Дом Альмы разительно отличался от остальных построек. Он был меньше, старше и как будто врос в скалу, у подножия которой стоял. Крыша была покрыта густым слоем мха, а из трубы вился тонкий, ароматный дымок. Над входом, скалясь пустыми глазницами, висел огромный, почерневший от времени череп какого-то дракона, похожего на описанного мне Ужасного Чудовища.
Я постучал. Ответа не было. Я постучал снова, громче.
— Войди, коли не боишься, — донесся изнутри скрипучий старческий голос.
Я толкнул тяжелую дверь и шагнул внутрь. И попал в другой мир.
Если снаружи это был просто дом, то внутри — нечто среднее между аптекой, лабораторией и полевым госпиталем! Воздух был густым, наполненным ароматами сотен трав, которые висели пучками под потолком, сушились на сетках и хранились в глиняных горшках. Вдоль стен стояли полки, заставленные склянками, пузырьками, коробочками из коры. В большом очаге кипело несколько котлов, издавая разноцветный пар.
Но главное — здесь были люди. А я то думал, что она затворница., но на нескольких лавках, застеленных шкурами, лежали больные и раненые викинги. Один, с перевязанной головой, тихо стонал во сне. Другому, молодому парню с чудовищным ожогом на руке, Альма как раз меняла повязку. Еще двое, старик и женщина, просто сидели, ожидая своей очереди, и пили что-то из деревянных чашечек. Т-ц, клиника, блин.

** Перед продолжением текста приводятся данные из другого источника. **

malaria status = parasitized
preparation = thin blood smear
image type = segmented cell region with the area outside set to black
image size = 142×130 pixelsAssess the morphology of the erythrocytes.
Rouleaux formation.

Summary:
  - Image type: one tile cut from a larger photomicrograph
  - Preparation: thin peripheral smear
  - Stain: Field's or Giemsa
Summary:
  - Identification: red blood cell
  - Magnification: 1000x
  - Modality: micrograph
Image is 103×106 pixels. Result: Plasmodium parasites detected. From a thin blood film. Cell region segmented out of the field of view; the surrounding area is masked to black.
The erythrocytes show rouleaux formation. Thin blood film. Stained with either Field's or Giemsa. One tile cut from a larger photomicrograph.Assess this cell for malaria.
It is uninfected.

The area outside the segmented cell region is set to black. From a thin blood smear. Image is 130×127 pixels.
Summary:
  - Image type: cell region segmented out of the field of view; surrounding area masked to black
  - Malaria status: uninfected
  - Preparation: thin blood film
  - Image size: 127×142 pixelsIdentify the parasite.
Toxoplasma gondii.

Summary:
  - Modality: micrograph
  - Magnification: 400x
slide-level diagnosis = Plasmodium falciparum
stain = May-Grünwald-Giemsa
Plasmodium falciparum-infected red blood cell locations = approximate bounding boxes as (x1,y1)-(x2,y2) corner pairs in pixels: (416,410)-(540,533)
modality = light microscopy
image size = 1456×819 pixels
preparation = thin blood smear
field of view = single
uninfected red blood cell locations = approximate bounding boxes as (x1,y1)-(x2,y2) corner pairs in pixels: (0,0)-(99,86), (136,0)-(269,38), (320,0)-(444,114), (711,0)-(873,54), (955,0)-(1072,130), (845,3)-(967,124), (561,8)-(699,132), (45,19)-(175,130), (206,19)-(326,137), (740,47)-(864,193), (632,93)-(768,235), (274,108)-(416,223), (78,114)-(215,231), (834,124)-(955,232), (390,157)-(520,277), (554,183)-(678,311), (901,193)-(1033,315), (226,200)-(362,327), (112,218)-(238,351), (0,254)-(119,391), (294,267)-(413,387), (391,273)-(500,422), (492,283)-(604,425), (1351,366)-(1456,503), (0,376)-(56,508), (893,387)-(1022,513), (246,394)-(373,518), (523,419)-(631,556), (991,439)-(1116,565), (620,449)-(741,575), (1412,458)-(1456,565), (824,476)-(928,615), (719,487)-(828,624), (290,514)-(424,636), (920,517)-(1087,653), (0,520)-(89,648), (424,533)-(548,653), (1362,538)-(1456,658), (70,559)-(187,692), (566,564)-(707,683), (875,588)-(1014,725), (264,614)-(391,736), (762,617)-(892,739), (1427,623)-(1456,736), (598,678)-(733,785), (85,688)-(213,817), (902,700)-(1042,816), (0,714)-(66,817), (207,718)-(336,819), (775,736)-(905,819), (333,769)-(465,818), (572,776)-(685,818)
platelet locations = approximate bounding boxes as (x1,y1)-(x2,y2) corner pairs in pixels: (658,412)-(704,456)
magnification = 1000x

Альма даже не повернулась в мою сторону, полностью сосредоточившись на работе. Она была маленькой, высохшей, как старый гриб, старухой. Ее лицо было покрыто такой густой сетью морщин, что казалось, будто оно вырезано из дерева. Но ее руки… двигались с поразительной точностью и уверенностью. Она аккуратно сняла старую повязку, пропитанную какой-то зеленой мазью, промыла ожог отваром и наложила свежий слой мази из глиняной плошки.

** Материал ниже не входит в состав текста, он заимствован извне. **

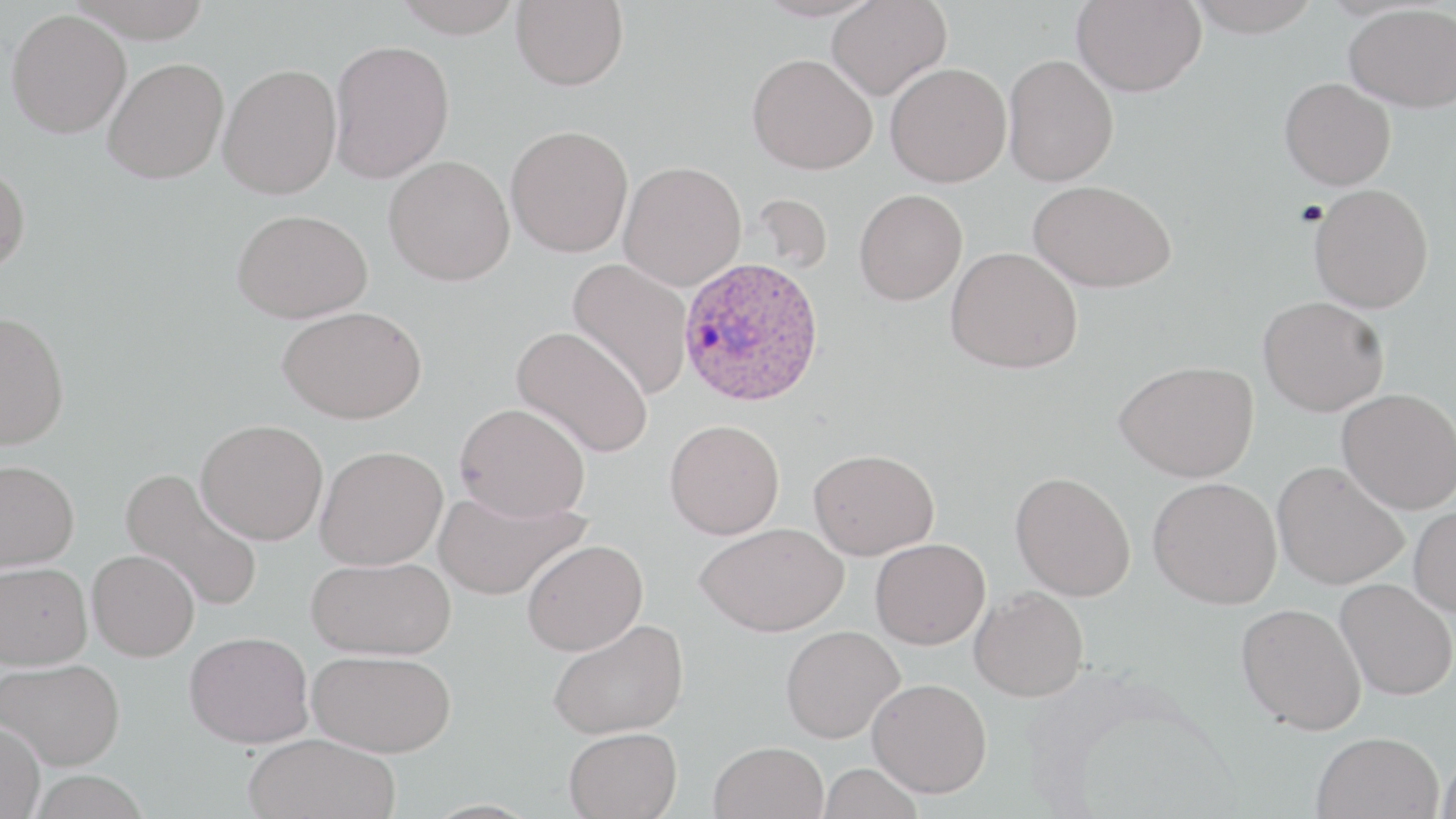
Approximate bounding boxes as [x1, y1, x2, y2] in pixels. Uninfected red blood cell locations: [67, 0, 214, 42], [391, 0, 525, 37], [511, 0, 629, 90], [827, 0, 951, 100], [1186, 0, 1322, 37], [1071, 1, 1207, 97], [1344, 3, 1456, 111], [5, 8, 132, 138], [328, 39, 455, 183], [747, 53, 878, 175], [1003, 53, 1119, 186], [103, 58, 229, 184], [885, 62, 1012, 187], [218, 63, 341, 199], [1280, 78, 1395, 190], [506, 124, 634, 258], [384, 155, 515, 286], [0, 160, 30, 277], [618, 161, 747, 291], [1028, 179, 1176, 292], [1309, 183, 1434, 313], [854, 189, 968, 305], [748, 193, 833, 277], [232, 208, 373, 323], [945, 246, 1083, 373], [567, 258, 694, 399], [1258, 296, 1389, 416], [278, 305, 427, 423], [0, 311, 70, 450], [511, 325, 653, 458], [1114, 359, 1259, 482], [1337, 388, 1456, 514], [455, 402, 590, 521], [196, 419, 328, 545], [664, 419, 784, 540], [315, 445, 448, 570], [809, 448, 939, 559], [0, 459, 79, 571], [1272, 461, 1408, 590], [120, 466, 264, 613], [1010, 471, 1136, 601], [1148, 476, 1282, 609], [434, 488, 588, 600], [1409, 504, 1456, 616], [695, 522, 848, 636], [870, 538, 990, 649], [522, 539, 648, 656], [87, 549, 200, 661], [306, 556, 456, 659], [0, 561, 92, 669], [1335, 578, 1456, 700], [970, 586, 1089, 701], [1236, 603, 1366, 734], [548, 618, 689, 739], [780, 626, 905, 743], [185, 631, 314, 748], [307, 649, 457, 757], [0, 658, 126, 770], [867, 678, 992, 797], [0, 721, 45, 819], [564, 727, 682, 819], [1312, 731, 1443, 819], [244, 732, 399, 819], [709, 741, 828, 819], [1436, 748, 1456, 818], [818, 763, 924, 819], [28, 771, 149, 819]. Plasmodium ovale-infected red blood cell locations: [677, 255, 826, 406]. Slide-level diagnosis: Plasmodium ovale. Light microscopy. Captured at 1000x magnification. One field of a larger specimen. Image is 1456×819 pixels. Thin blood film. May-Grünwald-Giemsa-stained preparation.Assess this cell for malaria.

— Готово, воин, — сказала она парню. — Еще пару дней, и сможешь снова свой топор в руках держать. Но не раньше.
Парень благодарно кивнул и ушел. Только тогда она обернулась ко мне. Ее выцветшие, почти бесцветные глаза, казалось, заглядывали мне прямо в душу.
— Пришел, значица, знахарь-чужак, — проскрипела она. — Я ждала тебя, самозванца.
— Ждали? — удивился я.
— Слухи в нашей деревне бегут быстрее ветра. Я уже знаю, что ты сделал с быком вождя. Смело. И глупо.
Она указала на скамью у стены.
— Садись. Говори, зачем пришел. Только быстро. У меня дел по горло.
Я сел, собираясь с мыслями.
— Я пришел за советом, — начал я. — Я сделал все, что мог, чтобы спасти быка. Зашил раны, остановил кровь. Но я боюсь заражения. Я использовал медовуху как антисептик, но этого может быть мало. У вас… есть травы, которые могут помочь? Что-то, что борется с заразой изнутри?
Пытался сформулировать мысль так, чтобы она была понятна знахарке, и дополнил.
— Мне бы хоть что-то с природными антибиотическими свойствами. Что-то вроде… чеснока, коры дуба, ромашки… или хотя бы мох. Сфагнум. Он должен у вас расти на болотах, он отлично впитывает гной и обеззараживает.
Проблема была в том, что использовать просто свежую траву для лечения глубоких ран было рискованно. Поэтому, думаю, будет лучше использовать именно проверенные средства, скорее всего, в виде высушенных сборов для отваров или уже готовых настоек на спирту.
— Я не знаю, в каком виде это лучше применять, — добавил я. — Но, думаю, нужны именно настойки или высушенные травы для отвара. Чтобы поить его.
Она слушала меня, не перебивая, слегка склонив голову набок.
— Есть, — коротко ответила она, когда я закончил. — Корень змеевика, лист иван-чая, кора ивы. Все это снимает жар и гонит хворь из тела. Но я тебе не дам.
— Почему? — опешил я.
Она повернулась ко мне, и в ее выцветших глазах я увидел вековую усталость и горечь.
— Потому что это не поможет, — отрезала она. — Я видела такие раны у людей. У воинов. Глубокие, рваные, куда попала земля и грязь. Даже если зашить, даже если поить их самыми сильными отварами, черная хворь все равно приходит. Рана начинает гноиться, распухает, чернеет. Человек бредит, горит в жару, а потом… умирает. Каждый второй. А то и чаще. Вот — указала она на больного у себя в доме. — гляди на этого. Скоро так же подохнет.